§ **Excerpt**:
════════════════════
India’s universal healthcare rollout to cost $26 bln: official

NEW DELHI, (Reuters) – India’s universal health plan that aims to offer guaranteed benefits to a sixth of the world’s population will cost an estimated 1.6 trillion rupees ($26 billion) over the next four years, a senior health ministry official said.

Under the National Health Assurance Mission, Prime Minister Narendra Modi’s government would provide all citizens with free drugs and diagnostic treatment, as well as insurance cover to treat serious ailments.

The proposed plan would be rolled out in phases from April 2015 and will cover the entire population by March 2019, C.K. Mishra, an additional secretary at the health ministry, told Reuters. When the entire population is covered, it would cost an estimated $11.4 billion annually.

“If you want to deliver the service, that is what it will take,” Mishra said, disclosing for the first time an expert group’s cost estimates that will be considered by the finance ministry for inclusion in the government’s spending plans.

Healthcare experts caution that it could take decades before India’s 1.2 billion people are adequately covered and that the costs of provision could face significant upward pressure.
════════════════════
§ **Records provided**:
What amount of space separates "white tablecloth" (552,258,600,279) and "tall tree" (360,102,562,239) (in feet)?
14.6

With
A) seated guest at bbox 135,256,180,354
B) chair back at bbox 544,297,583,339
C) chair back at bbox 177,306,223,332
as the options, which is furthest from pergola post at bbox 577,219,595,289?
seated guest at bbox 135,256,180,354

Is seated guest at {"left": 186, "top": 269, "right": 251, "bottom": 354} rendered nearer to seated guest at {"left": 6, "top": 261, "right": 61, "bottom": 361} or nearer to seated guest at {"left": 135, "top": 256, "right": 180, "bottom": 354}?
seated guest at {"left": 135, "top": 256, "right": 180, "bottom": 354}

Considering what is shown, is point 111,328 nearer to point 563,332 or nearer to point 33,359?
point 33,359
════════════════════
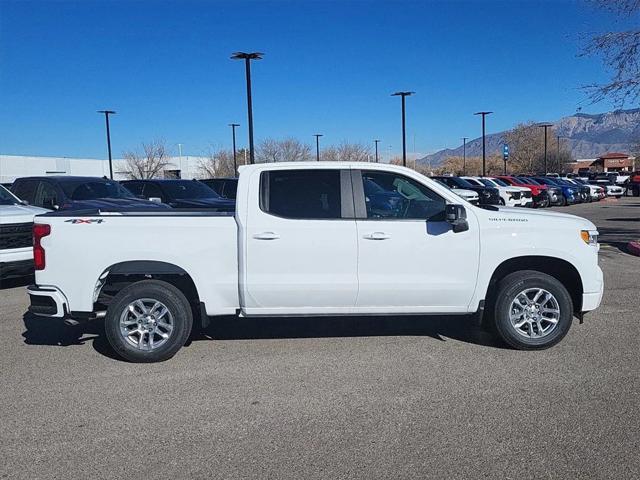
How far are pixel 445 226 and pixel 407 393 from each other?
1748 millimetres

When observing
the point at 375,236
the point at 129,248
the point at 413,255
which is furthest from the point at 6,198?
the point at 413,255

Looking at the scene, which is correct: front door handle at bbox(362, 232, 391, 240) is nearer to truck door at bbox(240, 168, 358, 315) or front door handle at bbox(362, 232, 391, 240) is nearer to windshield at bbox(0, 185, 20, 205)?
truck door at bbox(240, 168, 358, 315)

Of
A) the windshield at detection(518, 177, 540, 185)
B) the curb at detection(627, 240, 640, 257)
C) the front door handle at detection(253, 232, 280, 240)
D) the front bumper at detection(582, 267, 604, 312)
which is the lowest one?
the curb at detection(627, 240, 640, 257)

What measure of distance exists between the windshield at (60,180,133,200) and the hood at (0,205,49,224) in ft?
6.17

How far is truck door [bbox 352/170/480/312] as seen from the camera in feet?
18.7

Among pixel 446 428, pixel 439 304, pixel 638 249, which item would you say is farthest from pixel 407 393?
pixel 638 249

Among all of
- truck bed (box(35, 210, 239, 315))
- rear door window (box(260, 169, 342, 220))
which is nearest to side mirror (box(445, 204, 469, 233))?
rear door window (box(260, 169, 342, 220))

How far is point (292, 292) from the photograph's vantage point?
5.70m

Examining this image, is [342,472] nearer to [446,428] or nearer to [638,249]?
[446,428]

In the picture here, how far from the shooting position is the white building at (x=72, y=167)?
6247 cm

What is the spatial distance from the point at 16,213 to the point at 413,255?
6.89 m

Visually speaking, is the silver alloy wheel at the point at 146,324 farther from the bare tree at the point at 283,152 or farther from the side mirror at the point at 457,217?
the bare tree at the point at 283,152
════════════════════
§ **What to produce**:
Continue the news report on the cost of India's universal health plan from the point where it stops.

§ **Written reply**:
If approved, India would need to drastically raise its healthcare spending. In the current financial year, the federal budget allocated about $5 billion to healthcare.

“We are not in a position to implement it across the regions, states (right now). It’s impossible. So we are choosing number of districts each year,” said Mishra.

Despite rapid economic growth in the last 20 years, the Indian government spends only about 1 percent of gross domestic product on healthcare. That compares to 3 percent in China and 8.3 percent in the United States.

More newborns die in India than in poorer neighbours such as Bangladesh, and preventable illnesses such as diarrhoea kill more than a million children every year.

Government hospitals are overcrowded and lack resources to meet the growing demand, while access to basic health services in rural areas and smaller towns remains poor.